La censure aussi complète qu’injustifiée des deux interviews dont nous parlons confirme la dimension éminemment idéologique du problème. Car confrontées à une question pourtant incontournable, les journalistes que j’ai rencontrées ne font même pas même l’effort d’y réfléchir ou d’élaborer une contre-argumentation tant soit peu plausible : elles se replient farouchement sur une position de brutale mise à l’index, selon la stratégie fruste, mais efficace, du « cass’-toi pauv’ con »…
Il reste, heureusement, pas mal de blaireaux de base (comment on appelle, déjà, la femelle du blaireau ?) pour me conforter dans cette position de « pauv’ con » – et me passer des « passeuses » non sollicitées…
Post-Scriptum du 23/11/14
Une fidèle lectrice me communique la citation suivante de Bertrand Russel, qui pourrait effectivement servir de conclusion à cette histoire qu’une autre blairelle4 de mes lectrices qualifie, à juste raison, de “sidérante”:
- Notons au passage que l’objectif de cette mise en ligne, c’était de porter à la connaissance de mes lecteurs une réflexion complémentaire sur la misogynie médicale.

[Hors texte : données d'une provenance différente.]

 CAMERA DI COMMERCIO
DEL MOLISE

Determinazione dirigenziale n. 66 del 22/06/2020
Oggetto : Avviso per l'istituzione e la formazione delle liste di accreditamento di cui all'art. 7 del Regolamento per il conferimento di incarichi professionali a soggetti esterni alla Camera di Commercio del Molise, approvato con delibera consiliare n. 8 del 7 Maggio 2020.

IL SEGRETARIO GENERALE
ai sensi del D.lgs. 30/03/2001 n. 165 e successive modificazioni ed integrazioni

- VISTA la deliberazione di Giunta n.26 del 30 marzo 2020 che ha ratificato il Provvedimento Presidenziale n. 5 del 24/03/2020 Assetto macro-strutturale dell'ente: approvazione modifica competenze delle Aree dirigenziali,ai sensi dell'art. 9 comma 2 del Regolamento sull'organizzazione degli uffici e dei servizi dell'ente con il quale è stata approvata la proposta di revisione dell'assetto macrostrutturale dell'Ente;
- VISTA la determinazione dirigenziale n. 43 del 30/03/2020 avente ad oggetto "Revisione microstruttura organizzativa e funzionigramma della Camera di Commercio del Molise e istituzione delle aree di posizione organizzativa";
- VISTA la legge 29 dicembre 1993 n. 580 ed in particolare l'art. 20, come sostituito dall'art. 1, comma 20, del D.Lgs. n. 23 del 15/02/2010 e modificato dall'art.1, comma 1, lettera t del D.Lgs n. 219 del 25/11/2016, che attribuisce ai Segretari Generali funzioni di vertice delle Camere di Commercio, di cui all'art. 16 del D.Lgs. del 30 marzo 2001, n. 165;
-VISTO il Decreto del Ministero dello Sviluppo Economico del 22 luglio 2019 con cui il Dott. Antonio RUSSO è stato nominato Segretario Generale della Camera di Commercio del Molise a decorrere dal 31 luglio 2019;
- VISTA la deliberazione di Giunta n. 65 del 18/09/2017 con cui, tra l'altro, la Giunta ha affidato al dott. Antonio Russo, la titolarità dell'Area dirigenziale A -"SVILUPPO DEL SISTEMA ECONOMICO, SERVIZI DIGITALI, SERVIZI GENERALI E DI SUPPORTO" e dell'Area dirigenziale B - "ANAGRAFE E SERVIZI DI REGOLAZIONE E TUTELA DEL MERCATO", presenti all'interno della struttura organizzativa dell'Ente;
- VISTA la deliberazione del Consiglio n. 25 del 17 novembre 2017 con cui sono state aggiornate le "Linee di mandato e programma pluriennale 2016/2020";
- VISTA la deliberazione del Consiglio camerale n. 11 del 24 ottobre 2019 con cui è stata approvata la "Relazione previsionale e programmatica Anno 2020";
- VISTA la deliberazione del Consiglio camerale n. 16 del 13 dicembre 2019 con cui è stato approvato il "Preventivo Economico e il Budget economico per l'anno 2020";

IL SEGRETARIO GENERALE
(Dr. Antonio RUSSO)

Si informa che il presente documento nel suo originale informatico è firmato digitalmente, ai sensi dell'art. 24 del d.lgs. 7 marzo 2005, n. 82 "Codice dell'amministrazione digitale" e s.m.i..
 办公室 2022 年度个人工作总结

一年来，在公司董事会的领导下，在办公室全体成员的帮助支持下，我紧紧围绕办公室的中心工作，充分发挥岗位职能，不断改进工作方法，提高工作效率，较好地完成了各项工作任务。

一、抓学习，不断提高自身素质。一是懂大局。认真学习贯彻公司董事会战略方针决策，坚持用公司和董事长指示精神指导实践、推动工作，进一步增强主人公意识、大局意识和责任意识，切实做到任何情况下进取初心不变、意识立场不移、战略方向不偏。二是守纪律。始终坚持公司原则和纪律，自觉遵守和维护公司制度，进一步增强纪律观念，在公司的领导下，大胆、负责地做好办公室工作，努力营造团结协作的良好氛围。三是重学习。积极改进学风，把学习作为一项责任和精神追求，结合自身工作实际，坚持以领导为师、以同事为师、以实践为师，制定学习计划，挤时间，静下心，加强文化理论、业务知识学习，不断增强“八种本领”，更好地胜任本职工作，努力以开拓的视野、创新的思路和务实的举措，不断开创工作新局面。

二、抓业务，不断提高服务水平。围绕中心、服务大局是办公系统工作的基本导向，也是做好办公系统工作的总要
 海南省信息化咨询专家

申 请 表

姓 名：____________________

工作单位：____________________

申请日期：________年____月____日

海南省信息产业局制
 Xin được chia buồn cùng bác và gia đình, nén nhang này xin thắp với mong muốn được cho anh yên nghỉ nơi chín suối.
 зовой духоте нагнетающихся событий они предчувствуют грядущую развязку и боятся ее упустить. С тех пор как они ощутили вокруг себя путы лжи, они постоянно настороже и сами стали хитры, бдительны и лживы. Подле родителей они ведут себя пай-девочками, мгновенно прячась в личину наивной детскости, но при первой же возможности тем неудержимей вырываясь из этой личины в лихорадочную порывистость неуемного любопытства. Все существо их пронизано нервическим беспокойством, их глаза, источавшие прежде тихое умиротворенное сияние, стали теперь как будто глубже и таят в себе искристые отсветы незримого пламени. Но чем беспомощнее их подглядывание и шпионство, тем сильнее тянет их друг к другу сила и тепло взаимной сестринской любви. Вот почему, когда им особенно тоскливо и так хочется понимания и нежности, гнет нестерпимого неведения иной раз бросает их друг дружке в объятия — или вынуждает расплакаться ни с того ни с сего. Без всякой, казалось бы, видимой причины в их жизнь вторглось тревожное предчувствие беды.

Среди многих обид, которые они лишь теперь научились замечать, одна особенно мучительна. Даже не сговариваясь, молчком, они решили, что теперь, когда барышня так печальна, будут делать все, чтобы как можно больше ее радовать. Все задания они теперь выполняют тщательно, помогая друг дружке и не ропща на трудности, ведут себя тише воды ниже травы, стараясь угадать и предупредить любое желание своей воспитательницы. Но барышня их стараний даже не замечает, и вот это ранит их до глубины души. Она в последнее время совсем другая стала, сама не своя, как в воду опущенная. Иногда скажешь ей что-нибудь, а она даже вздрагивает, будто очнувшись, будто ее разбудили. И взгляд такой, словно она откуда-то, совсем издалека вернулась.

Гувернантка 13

Ce n’est que très accessoirement que j’avais indiqué le contexte dans lequel ce texte était né, n’ayant aucune illusion sur la déontologie journalistique et aucune inclinaison à polémiquer avec eux sur ce sujet qui, de mon point de vue, est parfaitement réglé depuis des décennies: on ne peut simplement pas leur faire confiance (cf. La Brutalisation…, pp. 79-81.)…
- Très claires, nos conventions étaient que, sur ses questions et selon le volume qu’elle m’avait fixé, je rédigeais l’interview intégralement, et qu’elle reprenait mes réponses sans y rien modifier: in fine, elle n’en a RIEN repris du tout, ce qui eût peut-être justifié qu’elle “vienne m’en parler directement”… En tout cas et alors que j’avais patiemment attendu la publication durant 3 mois, ce rejet radical me libérait évidemment de la moindre obligation à son égard : du moins croyais-je…
- Encore plus fort que Le Monde diplomatique…
- J’ai pris le temps de vérifier comment on appelle la femelle du blaireau: n’en déplaise aux journalistes féministes, je suis assez fier d’avoir pas mal de “blairelles de base” dans mon lectorat.